La derogación de las “normas excepcionales” en el Derecho del Trabajo

El tercer trimestre de 2018 de la Encuesta de Población Activa, elaborada por el INE (puede consultarse aquí), ha revelado que la tasa por desempleo se sitúa, por primera vez en 10 años, por debajo del 15%. En concreto en el 14’55%. La reducción de la temporalidad en 0’73 puntos, desde el segundo trimestre de 2018, siempre debe ser una noticia positiva, sobre todo en un país con una temporalidad históricamente alta.

En esta ocasión, la reducción de la temporalidad, además, provoca cambios notables en el ordenamiento laboral. Debe recordarse que en plena crisis económica, con la tasa de desempleo en escalada continua (llegó a alcanzar el 26’94% en el primer trimestre de 2013), el legislador optó por flexibilizar y precarizar el mercado laboral incorporando una serie de previsiones que permanecerían vigentes hasta que la tasa por desempleo se situara por debajo del 15%, contingencia que ha ocurrido en el día de hoy. Conviene, por tanto, enunciar alguna de estas medidas:

1.- Contrato Indefinido de Apoyo a los Emprendedores: este contrato se caracterizaba por contemplar un periodo de prueba de un año de duración (art. 4 Ley 3/2012). Desde hoy no podrán suscribirse nuevos contratos de este tipo  (DT9.2ª Ley 3/2012).

2.- Contrato primer eventual empleo joven: este contrato, construido sobre el contrato eventual por circunstancias de la producción,  se caracterizaba por tener como causa de temporalidad  la adquisición de una primera experiencia profesional (art. 12 Ley 11/2013). Desde hoy no tampoco podrán suscribirse nuevos contratos de este tipo (DT 1ª Ley 11/2013).

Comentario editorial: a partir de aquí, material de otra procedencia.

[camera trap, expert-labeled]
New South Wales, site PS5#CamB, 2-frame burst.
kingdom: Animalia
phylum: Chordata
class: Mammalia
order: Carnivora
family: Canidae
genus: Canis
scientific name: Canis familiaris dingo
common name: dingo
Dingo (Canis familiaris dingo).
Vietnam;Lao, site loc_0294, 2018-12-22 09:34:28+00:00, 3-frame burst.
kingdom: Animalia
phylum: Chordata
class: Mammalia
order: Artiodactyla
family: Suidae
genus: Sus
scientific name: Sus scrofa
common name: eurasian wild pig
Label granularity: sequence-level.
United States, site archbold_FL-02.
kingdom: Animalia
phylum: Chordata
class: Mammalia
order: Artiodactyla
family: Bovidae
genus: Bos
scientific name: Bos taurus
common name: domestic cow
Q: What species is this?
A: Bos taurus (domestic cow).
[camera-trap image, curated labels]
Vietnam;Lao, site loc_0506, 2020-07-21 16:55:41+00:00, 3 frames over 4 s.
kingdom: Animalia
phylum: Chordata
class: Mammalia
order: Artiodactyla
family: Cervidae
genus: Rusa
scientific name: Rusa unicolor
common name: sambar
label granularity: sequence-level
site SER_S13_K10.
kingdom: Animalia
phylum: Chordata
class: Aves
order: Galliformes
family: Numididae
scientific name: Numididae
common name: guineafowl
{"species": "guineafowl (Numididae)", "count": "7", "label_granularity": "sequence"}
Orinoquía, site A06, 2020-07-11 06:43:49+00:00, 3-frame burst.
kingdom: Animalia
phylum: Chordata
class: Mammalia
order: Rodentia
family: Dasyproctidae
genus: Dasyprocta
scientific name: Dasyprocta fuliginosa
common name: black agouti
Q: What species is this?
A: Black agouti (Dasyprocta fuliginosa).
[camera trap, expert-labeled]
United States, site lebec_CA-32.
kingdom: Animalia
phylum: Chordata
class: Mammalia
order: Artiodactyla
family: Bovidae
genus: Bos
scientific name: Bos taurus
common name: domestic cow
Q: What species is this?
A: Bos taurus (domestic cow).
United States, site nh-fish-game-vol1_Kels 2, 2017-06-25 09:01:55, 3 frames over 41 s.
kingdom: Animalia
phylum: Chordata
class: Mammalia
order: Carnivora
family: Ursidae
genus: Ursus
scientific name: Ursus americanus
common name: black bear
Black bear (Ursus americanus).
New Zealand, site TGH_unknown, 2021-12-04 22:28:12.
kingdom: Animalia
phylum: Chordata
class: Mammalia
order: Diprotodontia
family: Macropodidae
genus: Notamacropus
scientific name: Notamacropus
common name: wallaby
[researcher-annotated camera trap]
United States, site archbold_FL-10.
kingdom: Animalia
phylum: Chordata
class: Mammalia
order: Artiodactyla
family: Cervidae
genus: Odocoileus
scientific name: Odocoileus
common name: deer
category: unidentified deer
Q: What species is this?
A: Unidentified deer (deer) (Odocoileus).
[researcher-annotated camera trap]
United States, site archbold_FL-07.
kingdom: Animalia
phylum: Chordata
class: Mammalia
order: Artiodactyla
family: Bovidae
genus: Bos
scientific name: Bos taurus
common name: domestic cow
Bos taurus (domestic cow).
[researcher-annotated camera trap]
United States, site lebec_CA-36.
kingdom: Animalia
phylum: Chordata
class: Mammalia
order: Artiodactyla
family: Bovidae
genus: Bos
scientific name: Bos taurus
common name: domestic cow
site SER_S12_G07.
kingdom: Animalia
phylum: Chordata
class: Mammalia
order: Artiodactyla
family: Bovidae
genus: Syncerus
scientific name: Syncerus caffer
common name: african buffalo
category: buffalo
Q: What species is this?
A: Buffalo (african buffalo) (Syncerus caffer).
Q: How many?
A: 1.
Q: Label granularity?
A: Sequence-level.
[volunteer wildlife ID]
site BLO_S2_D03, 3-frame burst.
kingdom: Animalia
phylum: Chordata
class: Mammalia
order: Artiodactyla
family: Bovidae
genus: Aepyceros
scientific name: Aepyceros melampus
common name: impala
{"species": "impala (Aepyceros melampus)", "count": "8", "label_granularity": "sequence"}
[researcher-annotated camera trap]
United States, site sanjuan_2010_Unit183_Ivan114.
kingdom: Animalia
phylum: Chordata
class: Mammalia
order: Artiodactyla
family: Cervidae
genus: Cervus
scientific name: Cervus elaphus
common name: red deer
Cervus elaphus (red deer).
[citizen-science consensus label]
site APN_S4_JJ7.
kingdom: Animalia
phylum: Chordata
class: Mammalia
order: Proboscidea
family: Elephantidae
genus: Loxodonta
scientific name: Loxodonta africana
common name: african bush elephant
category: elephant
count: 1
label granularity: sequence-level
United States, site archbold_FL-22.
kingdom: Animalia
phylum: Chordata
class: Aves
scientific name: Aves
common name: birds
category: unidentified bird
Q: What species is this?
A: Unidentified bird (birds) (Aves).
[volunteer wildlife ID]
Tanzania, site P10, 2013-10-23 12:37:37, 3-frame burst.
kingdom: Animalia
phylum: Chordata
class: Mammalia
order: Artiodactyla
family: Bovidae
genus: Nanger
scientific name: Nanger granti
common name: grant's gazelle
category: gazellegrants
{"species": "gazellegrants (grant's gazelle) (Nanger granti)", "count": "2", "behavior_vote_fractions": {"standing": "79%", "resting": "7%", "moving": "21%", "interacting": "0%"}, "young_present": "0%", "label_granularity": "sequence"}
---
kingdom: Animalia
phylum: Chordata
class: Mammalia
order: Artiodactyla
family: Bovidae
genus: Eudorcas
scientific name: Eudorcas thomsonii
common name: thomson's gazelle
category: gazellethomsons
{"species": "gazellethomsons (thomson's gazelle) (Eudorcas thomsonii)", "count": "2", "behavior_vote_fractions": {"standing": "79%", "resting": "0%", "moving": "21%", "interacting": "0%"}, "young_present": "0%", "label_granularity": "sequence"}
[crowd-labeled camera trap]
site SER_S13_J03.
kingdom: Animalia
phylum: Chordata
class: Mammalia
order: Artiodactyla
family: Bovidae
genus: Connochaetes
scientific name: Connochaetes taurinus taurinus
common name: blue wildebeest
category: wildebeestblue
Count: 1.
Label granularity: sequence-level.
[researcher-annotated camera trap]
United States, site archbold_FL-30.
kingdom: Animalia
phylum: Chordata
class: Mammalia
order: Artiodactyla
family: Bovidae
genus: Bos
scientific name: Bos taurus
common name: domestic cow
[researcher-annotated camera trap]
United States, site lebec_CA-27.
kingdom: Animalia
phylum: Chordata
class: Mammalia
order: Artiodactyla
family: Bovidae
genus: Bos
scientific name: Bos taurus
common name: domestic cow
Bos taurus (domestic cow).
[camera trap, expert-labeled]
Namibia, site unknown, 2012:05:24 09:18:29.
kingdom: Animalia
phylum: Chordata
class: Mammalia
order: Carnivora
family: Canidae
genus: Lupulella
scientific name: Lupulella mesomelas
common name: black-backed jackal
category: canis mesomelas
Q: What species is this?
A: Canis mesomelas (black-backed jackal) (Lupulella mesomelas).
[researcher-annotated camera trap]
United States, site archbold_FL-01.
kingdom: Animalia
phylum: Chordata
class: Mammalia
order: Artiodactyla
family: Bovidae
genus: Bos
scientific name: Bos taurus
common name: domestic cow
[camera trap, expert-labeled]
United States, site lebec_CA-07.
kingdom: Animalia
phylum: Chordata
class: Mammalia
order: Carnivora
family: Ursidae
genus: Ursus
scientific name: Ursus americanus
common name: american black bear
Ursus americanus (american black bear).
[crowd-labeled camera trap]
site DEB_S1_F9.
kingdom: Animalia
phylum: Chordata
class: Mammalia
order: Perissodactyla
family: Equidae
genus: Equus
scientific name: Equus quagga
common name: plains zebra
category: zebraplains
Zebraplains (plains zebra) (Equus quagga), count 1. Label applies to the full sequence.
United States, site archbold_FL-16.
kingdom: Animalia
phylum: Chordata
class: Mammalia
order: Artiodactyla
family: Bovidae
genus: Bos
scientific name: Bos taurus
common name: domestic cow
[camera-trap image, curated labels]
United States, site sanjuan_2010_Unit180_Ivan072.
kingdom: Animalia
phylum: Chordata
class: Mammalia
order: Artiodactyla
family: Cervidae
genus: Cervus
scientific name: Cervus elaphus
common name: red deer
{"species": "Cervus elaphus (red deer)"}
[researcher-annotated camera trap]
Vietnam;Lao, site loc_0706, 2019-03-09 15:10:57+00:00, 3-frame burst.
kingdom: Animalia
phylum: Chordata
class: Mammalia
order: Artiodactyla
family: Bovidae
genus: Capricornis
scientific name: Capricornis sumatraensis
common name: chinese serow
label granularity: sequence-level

3.- Flexibilización de la contratación en prácticas: se permitía suscribir contratos en prácticas con trabajadores menores de 30 años, aún cuando hubieran transcurrido cinco años o más desde que se hubieran terminado los estudios que habilitaban para la suscripción del contrato en prácticas (art. 13.1 Ley 11/2013). Desde hoy tampoco puede hacerse uso de este mecanismo flexibilizador (DT 1ª Ley 11/2013).

4.- Flexibilización del contrato para la formación y el aprendizaje: Se permitía que el contrato para la formación y el aprendizaje se suscribiera con trabajadores mayores de 25 y menores de 30 años. Desde hoy tampoco puede hacerse uso de este mecanismo flexibilizador (DT 2ª ET).

5.- Otras medidas: también hoy dejan de estar vigentes los incentivos a la contratación a tiempo parcial con vinculación formativa (art. 9 Ley 11/2013), las bonificaciones a la contratación indefinida de jóvenes por microempresas y empresarios autónomos (art. 10 Ley 11/2013) y los incentivos a la contratación en nuevos proyectos de emprendimiento joven (art. 11 Ley 11/2013).

Finalmente, debe señalarse que el legislador usó la expresión “hasta que la tasa de desempleo se sitúe por debajo del 15%”. Ello debe interpretarse en el sentido de que las medidas referidas se derogan desde el primer momento en el que se produzca la contingencia prevista por la cláusula aprobada por el legislador. Por tanto, no recobrarán vigencia aunque la tasa de desempleo se vuelva a situar por encima del 15%.